The idea is that students of all faiths, or none, can come and get a quality education. But they’ll do so in an environment where professors and staff are Christians who openly discuss their faith.

“We’re not going to force it,” Fish says. “You have to make that conscious decision to come to faith. But we are the mission field here.”

Today, the campus has 25 student-led ministry groups and Elevate, a high-energy worship time for students.

“It changes the heartbeat of our campus,” says Tyler Davis, assistant dean of campus life.

Shortly after finishing his freshman year in 2005, wide receiver Eddie Gadson was killed in a car wreck, shocking his CSU coaches and teammates. The young player from Georgia had come as a walk-on and left with a scholarship after leading CSU with 69 catches for 792 yards. He had wanted to become a teacher and a coach.

Instead, his team dedicated the season to No. 21.

That fall, Charleston Southern hosted Coastal Carolina in the unofficial conference championship game. Coastal Carolina arrived with no conference losses; CSU had one.

In overtime, the final game-winning play for CSU began at the 21-yard line. The scoreboard glowed with 21, Gadson’s jersey number.

“It was a God thing that whole year,” says Jamey Chadwell, head football coach.
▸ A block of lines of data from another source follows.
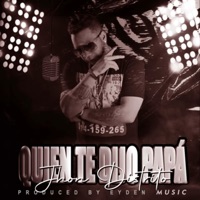 Quien Te Dijo Papá - Single - Jhon Distrito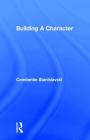 Building a Character By Constantin Stanislavski, Elizabeth Reynolds Hapgood (Translator) Cover Image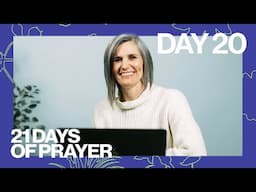 21 Days of Prayer | Day 20 | April Lemley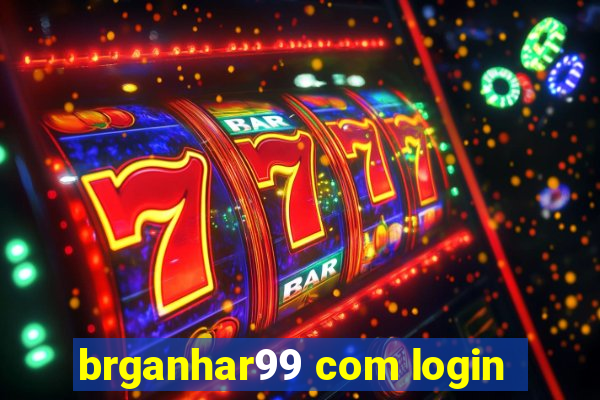 brganhar99 com login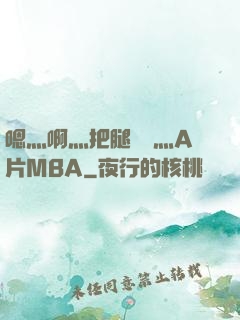 嗯灬啊灬把腿張開灬A片MBA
A good 30 to 40 players dedicated themselves to Christ that season, he says.

“They saw Jesus in such powerful ways,” pastor Davis agrees. “Winning is a goal, but we find Jesus is transformational. We’re working toward something that transforms people forever.”
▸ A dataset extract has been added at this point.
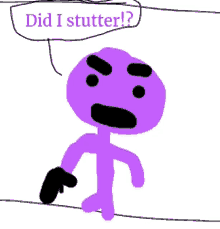 a drawing of a purple stick figure with a speech bubble that says " did i stutter "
Athletics has let CSU spread that message further than it otherwise could. Its teams aren’t shy about praying in front of out-of-town audiences.

“We see athletics as the front porch,” says Barclay Radebaugh, men’s basketball head coach. “It’s an opportunity to play around the country and represent Charleston Southern.”

Plus, coaches mentor players in everything from dealing with pressure to win to coping with career-ending injuries.

“It’s a life — a life lab,” Athletic Director Hank Small says.

Out of more than 100 players, Chadwell estimates 60 to 65 percent of his team grew up without fathers around.

“You aren’t only coach and mentor, you are their father,” Chadwell says.

And what better opportunity to share the faith, whether on a football field or in a classroom?

“It’s about sowing a lot of seeds,” Radebaugh says.